** INSTRUCTIONS FOR THE TASK **
For each statement below, say whether it agrees with the sonar text, answering yes or no and quoting the words of the text that decide it. 1. From one sound wave transmission to the next, the transmission plane pivots about a scanning axis. 2. The time-shifts are proportional to the positions of the transmitters along the longitudinal axis. 3. When all the time-shifts have the same value, the sound waves are transmitted out of phase.

** READING TEXT **
┌────────

The acquisition unit 42 is configured to:

- acquire, for each of said transmissions, echo signals captured by the receivers 12 of the sonar 10 in response to the considered transmission, and to
- determine, from the echo signals acquired in response to said plurality of transmissions, a three-dimensional image representative of the content of the observation volume V.

Controlling this plurality of successive transmissions, the characteristics of the transmitted sound waves varying from one of these transmissions to the next one, advantageously makes it possible to determine this three-dimensional image, without the marine drone 10 has to move for that purpose.
Several embodiments of the sonar, each characterised by a transmission variation sequence that is specific to it, are conceivable.
A first embodiment of the sonar 10 will now be described with reference to FIGS. 3 to 6.
In this first embodiment, the respective time-shifts Δt1, Δt2, Δt3, Δt4, . . . of the transmission signals S1, S2, S3, S4, . . . controlling the transmitters 12 are such that, for each of said sound wave transmissions, the transmitted sound power is concentrated, by interference between the transmitted sound waves, in a transmission plane P.
At each transmission, the transmitted power is hence transmitted in a directive way, the transmitted sound waves forming together a shallow sound wave sheet, or “swath” (herein shallow according to the transverse axis y, as illustrated in FIGS. 4 and 5).
During the sequence of successive transmissions, which makes it possible to collect the above-mentioned three-dimensional image, the respective time-shifts Δt1, Δt2, Δt3, Δt4, . . . of said transmission signal vary so that the transmission plane P pivots about a scanning axis, from one of the sound wave transmissions to the next one.
During this transmission sequence, due to these pivotal movements, the transmission plane P scans the whole observation volume V.
The features of this first embodiment will be first described for one of said transmissions. The scanning of the transmission plane P, for collecting the above-mentioned three-dimensional image, will then be described.
The sound wave transmission is performed by the second branch 14 of transducers 12, which extends transversally with respect to the marine drone 1.
For each sound wave transmission, the transmission signals S1, S2, S3, S4, . . . are produced from a same reference signal Sref, to which are applied respective time-shifts Δt1, Δt2, Δt3, Δt4, . . .
These time-shifts Δt1, Δt2, Δt3, Δt4, . . . are proportional to respective positions of the transmitters 12, along the transverse axis y. The transmission plane P, in which the transmitted sound waves constructively interfere with each other, hence extends longitudinally with respect to the marine drone.
When these time-shifts Δt1, Δt2, Δt3, Δt4, . . . all have the same value (for example, zero), the sound waves are transmitted in phase and constructively interfere with each other in the plane (x,z) that extends under the marine drone 1, directly under the latter. In other words, the transmission plane P then corresponds to the plane (x,z).

└────────

** ENTRIES SHOWN **
┌────────

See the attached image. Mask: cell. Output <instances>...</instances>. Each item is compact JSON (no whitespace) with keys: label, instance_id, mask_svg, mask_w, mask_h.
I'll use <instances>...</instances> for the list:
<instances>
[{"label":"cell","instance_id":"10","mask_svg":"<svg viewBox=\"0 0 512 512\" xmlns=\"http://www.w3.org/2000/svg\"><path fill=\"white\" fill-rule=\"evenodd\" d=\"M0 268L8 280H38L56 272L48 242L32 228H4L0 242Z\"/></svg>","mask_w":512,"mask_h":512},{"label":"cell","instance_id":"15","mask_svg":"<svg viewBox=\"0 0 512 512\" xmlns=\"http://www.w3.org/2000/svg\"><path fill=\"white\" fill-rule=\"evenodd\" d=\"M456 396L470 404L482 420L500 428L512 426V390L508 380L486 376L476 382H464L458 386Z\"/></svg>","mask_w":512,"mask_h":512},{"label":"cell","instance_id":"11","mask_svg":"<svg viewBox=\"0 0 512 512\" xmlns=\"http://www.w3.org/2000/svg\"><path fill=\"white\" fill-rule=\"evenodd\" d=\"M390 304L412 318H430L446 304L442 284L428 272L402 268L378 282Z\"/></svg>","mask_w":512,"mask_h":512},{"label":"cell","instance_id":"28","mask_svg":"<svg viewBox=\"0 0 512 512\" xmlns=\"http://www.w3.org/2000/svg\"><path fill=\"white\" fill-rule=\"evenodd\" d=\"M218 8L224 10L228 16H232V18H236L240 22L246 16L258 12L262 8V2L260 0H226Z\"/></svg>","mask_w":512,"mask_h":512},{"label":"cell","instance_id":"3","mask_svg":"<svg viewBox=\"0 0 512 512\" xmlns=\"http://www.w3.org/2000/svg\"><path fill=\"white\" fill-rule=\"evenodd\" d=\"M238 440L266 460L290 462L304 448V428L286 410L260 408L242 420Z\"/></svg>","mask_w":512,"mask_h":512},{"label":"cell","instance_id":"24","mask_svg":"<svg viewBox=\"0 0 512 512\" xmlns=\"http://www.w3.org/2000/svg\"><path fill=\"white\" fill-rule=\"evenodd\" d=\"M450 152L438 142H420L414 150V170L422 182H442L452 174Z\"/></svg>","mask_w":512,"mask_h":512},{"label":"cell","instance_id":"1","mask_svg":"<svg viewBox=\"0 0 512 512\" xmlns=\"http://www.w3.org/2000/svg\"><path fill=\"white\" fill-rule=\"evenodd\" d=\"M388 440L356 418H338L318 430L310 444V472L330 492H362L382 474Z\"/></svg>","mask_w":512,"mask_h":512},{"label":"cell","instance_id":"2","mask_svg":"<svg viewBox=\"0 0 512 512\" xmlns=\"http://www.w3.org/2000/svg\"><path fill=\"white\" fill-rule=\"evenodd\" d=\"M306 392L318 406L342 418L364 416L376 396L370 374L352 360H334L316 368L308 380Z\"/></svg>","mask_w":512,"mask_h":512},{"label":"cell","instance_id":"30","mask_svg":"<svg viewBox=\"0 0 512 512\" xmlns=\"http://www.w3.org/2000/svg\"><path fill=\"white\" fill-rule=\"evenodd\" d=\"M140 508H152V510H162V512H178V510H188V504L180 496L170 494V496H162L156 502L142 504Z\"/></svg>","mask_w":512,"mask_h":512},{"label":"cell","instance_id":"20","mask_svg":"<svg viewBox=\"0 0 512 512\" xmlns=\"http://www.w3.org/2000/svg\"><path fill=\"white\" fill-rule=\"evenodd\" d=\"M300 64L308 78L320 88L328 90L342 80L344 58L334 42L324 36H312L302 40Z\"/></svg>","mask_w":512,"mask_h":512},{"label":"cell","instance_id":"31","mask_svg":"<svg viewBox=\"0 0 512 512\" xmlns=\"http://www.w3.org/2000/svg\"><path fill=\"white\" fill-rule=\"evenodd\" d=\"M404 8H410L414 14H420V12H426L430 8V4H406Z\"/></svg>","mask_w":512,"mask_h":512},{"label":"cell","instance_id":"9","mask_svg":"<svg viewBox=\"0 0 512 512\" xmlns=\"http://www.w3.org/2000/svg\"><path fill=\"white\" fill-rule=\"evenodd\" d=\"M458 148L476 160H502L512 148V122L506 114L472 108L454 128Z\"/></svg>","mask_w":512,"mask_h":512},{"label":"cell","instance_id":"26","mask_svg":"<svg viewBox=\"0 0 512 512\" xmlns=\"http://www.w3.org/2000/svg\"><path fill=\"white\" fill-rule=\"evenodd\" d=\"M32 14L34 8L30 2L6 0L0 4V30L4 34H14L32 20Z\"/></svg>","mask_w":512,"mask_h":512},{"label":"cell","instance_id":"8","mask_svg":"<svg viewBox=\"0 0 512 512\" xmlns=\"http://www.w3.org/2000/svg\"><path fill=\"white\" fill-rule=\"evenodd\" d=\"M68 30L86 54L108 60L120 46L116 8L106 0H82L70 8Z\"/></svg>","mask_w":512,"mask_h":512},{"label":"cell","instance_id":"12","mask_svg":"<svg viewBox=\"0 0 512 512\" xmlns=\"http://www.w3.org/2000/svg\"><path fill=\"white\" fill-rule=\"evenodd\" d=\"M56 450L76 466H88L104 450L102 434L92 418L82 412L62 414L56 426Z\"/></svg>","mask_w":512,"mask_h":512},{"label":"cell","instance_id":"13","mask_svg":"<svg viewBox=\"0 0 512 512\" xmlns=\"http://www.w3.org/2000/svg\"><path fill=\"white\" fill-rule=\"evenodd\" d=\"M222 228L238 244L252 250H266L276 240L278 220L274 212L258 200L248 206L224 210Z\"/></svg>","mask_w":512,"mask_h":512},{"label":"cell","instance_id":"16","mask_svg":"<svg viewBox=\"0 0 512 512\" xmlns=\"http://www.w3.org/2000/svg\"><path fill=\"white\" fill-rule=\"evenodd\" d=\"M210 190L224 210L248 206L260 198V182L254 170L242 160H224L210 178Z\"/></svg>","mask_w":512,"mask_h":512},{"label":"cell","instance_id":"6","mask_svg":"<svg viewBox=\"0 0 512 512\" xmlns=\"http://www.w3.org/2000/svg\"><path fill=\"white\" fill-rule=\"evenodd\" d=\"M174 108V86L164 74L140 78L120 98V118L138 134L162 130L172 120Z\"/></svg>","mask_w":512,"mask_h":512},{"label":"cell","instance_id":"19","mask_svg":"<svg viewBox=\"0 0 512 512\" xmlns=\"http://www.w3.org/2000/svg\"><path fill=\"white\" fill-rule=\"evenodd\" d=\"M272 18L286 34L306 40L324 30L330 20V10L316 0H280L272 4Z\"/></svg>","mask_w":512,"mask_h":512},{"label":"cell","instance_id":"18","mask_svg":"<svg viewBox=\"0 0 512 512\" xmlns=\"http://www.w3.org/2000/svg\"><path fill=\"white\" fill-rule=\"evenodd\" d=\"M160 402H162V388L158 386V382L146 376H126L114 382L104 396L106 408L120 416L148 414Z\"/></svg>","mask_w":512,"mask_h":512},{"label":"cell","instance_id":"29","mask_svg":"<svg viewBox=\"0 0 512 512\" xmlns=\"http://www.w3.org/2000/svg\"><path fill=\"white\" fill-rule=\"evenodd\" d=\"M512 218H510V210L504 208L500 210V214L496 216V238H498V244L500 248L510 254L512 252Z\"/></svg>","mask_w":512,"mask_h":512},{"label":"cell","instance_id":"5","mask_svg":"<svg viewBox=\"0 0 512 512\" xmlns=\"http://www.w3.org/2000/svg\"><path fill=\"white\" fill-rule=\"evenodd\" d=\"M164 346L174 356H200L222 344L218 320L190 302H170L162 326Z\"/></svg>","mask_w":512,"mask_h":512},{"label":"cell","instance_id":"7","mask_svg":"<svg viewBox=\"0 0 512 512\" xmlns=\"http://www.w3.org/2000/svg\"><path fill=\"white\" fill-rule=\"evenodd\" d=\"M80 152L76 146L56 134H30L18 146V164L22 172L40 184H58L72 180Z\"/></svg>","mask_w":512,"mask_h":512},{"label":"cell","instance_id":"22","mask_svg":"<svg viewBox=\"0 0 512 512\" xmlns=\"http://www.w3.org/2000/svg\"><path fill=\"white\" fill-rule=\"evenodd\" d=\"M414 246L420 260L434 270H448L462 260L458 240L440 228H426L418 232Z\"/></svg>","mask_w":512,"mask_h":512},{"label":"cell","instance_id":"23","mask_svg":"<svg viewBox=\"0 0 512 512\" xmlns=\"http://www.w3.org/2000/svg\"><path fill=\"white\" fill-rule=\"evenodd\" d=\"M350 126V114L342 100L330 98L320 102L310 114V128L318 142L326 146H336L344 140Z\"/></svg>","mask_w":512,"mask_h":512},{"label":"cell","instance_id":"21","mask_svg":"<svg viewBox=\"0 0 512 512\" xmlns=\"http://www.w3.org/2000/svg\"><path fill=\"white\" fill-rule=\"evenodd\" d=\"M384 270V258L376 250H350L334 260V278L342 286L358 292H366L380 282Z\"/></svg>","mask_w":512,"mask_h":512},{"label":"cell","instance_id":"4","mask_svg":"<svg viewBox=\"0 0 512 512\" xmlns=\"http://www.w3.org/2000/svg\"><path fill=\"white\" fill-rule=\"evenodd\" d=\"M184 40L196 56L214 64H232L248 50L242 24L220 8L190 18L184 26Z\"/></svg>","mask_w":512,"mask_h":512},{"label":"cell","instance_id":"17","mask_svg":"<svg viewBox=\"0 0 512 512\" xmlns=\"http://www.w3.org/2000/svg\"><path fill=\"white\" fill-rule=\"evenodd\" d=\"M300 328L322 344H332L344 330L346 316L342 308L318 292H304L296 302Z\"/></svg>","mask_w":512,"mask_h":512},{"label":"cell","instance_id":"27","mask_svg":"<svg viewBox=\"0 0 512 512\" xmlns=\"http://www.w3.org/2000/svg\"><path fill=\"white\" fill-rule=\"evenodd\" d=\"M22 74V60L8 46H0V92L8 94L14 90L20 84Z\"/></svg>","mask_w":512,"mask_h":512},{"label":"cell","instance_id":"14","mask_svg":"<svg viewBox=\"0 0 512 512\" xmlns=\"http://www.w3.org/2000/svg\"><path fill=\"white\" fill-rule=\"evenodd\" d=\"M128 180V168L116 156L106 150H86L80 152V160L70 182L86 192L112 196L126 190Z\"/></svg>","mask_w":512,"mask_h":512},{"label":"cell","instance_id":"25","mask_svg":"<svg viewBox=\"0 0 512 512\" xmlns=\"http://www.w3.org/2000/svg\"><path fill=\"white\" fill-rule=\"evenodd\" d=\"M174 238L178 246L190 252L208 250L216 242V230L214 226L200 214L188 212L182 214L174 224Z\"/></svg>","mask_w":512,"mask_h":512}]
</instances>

└────────

** RESPONSE TO THE EXERCISE **
1. Yes: "the transmission plane P pivots about a scanning axis, from one of the sound wave transmissions to the next one"
2. No: "proportional to respective positions of the transmitters 12, along the transverse axis y"
3. No: "the sound waves are transmitted in phase"